How do capex-driven and consumer-driven cycles differ?+
XLI capex-driven: business investment, defense spending, infrastructure capex, AI data center construction. Beneficiaries: CAT, DE, JCI, CARR. 5-10 year payoff cycles. XLY consumer-driven: discretionary spending, autos, housing renovation, retail, travel, restaurants. Beneficiaries: Amazon (e-commerce), Tesla (auto), HD/LOW (renovation), MCD/SBUX (food away). Cycle leadership rotates. Early-cycle: XLY leads (consumer spending recovery). Mid-cycle: XLI catches up. Late-cycle: both can lead. Recession: both fall. April 2026 setup: XLI catching up phase (capex-driven) overlaps with XLY mixed (consumer anxiety + Tesla weakness).
How do XLI and XLY diverge?+
XLI > XLY: capex-driven cycle. Defense, infrastructure, AI capex driving. 2017-2018, 2024-2026 partial. XLY > XLI: consumer-driven cycle. Strong consumer + retail + auto. 2009-2014 (post-GFC consumer recovery), 2020-2021 (COVID stimulus). Both fall: recession (2008, 2020). Both rally: expansion (2010-2018, post-COVID 2020-2021). Long-run correlation 0.65-0.85 (both cyclicals). Strengthens during clear expansion/recession; weakens during late-cycle dispersion.
........
§ Assignment
List the tickers that the source text names as beneficiaries of the XLI capex-driven cycle. The lines are separate material, unrelated to the source text.
........
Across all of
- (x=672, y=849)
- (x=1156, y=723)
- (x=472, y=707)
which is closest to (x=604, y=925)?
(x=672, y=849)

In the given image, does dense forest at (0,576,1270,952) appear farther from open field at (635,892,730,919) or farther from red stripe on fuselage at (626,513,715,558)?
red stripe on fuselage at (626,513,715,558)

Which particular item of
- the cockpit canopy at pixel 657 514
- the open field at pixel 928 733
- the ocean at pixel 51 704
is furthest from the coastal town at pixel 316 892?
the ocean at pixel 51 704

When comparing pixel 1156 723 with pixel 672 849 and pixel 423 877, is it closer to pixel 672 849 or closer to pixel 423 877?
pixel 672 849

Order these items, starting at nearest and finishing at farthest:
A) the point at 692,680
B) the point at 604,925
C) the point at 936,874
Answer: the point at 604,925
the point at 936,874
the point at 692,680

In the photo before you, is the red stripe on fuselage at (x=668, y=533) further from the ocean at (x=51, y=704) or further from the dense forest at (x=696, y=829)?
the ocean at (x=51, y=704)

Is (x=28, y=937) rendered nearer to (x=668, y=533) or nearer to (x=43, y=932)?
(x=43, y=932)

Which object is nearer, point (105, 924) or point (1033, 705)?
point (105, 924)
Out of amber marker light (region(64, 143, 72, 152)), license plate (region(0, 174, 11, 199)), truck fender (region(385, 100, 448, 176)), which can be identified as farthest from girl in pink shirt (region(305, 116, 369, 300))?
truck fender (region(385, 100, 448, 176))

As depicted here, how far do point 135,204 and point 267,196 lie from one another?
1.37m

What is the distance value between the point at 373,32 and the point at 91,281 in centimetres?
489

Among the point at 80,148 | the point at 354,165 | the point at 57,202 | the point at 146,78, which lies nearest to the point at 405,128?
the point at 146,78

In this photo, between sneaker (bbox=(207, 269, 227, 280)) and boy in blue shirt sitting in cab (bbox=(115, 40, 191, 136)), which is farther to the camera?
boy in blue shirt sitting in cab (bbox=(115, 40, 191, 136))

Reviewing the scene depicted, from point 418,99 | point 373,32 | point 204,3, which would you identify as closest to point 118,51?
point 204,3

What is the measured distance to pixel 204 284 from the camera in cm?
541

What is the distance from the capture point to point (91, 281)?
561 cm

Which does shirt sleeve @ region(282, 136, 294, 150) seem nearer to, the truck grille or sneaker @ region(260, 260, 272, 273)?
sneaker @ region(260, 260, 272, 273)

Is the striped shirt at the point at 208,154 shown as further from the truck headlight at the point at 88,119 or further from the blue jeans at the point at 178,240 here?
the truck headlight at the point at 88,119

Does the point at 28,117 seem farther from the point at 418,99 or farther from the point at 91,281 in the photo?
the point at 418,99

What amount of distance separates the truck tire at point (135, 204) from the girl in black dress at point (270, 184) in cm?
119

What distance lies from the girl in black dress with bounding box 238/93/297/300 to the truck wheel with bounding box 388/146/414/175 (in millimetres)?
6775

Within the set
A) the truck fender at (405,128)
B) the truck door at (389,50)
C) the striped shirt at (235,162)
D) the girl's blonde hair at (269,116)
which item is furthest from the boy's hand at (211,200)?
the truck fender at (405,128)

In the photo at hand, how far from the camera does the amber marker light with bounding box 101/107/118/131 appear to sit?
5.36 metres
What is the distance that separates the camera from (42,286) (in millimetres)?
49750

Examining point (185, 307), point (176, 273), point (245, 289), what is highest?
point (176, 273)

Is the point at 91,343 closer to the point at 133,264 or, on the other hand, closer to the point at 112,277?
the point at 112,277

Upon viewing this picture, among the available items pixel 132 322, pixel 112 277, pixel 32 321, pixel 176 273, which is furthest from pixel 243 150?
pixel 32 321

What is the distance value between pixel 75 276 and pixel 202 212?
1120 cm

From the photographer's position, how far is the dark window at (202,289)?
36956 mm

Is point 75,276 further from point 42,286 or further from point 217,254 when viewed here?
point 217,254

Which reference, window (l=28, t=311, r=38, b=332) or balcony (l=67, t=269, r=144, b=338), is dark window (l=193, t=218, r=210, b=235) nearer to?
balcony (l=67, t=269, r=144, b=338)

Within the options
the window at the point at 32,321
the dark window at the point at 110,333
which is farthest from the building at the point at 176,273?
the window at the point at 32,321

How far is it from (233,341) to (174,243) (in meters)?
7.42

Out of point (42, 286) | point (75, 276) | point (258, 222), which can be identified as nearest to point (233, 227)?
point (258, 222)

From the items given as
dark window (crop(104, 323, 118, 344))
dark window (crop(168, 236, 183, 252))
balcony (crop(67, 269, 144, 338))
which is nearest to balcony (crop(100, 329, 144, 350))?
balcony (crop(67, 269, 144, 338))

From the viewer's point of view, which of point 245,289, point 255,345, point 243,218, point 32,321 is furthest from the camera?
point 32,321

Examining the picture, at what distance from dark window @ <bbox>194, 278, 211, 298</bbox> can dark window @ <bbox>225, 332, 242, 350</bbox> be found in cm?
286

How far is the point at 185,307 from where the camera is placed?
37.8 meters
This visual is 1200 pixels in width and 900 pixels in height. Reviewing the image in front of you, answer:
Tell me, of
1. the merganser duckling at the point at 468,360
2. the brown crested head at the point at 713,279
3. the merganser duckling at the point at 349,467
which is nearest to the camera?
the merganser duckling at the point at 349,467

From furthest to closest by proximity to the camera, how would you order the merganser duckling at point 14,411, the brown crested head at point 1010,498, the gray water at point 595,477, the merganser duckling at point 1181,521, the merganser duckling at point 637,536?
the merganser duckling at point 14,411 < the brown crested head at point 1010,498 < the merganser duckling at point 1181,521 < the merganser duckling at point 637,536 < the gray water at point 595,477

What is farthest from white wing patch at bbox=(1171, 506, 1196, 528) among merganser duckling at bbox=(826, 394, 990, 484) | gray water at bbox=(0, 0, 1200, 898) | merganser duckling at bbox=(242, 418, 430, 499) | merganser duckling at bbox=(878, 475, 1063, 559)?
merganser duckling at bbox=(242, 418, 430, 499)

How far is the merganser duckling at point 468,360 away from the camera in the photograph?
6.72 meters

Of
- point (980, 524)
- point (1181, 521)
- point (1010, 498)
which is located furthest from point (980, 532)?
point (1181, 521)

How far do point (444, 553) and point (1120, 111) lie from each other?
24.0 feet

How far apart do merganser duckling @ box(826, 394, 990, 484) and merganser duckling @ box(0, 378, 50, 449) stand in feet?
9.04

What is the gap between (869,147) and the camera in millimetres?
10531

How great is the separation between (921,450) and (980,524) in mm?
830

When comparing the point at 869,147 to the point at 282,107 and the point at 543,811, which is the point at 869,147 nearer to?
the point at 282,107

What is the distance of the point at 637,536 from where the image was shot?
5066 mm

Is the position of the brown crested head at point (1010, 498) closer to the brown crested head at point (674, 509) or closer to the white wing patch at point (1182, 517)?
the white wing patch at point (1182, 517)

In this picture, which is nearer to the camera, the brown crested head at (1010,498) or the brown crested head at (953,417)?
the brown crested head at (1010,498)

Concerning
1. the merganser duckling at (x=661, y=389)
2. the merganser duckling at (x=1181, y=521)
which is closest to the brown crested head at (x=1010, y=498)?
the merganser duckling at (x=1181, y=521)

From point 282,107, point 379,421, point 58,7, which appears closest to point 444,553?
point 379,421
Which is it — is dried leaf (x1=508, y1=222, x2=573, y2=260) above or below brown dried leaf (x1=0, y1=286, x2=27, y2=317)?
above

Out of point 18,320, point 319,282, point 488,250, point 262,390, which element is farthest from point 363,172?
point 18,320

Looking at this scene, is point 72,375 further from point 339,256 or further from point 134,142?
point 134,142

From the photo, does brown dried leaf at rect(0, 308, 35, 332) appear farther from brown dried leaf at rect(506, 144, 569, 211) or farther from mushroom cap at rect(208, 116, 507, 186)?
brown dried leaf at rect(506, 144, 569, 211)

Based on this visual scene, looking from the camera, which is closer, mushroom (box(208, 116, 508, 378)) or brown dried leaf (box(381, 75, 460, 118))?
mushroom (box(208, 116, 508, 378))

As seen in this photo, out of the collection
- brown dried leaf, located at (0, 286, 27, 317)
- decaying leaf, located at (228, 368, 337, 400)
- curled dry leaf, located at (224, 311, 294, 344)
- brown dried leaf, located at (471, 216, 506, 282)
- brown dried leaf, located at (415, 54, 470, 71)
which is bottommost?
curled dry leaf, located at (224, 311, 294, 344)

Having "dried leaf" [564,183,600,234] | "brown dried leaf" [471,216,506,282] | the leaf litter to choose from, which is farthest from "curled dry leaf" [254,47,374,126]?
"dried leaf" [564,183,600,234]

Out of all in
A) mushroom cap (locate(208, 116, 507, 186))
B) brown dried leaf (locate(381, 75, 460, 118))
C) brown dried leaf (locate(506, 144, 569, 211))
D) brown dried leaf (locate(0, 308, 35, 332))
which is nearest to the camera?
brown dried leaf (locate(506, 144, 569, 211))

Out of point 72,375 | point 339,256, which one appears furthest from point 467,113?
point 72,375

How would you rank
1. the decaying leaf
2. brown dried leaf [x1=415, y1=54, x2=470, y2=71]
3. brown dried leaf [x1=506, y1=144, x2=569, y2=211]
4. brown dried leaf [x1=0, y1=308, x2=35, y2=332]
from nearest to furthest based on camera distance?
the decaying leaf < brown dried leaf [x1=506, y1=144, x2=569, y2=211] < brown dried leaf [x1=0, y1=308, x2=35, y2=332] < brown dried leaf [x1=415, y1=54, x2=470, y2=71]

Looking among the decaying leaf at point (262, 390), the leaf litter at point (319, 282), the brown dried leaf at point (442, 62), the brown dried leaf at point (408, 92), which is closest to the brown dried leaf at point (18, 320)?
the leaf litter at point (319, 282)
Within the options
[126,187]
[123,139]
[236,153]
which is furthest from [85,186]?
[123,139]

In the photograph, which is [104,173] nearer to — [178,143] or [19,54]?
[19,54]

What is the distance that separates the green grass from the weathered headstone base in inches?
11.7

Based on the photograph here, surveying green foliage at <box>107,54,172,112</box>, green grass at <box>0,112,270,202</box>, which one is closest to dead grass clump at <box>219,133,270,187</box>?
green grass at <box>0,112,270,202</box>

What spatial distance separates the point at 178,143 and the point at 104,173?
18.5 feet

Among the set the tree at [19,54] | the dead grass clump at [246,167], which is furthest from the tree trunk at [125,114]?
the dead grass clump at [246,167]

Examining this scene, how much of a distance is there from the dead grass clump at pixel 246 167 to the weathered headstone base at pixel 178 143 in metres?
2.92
........
§ Exercise output
CAT, DE, JCI, CARR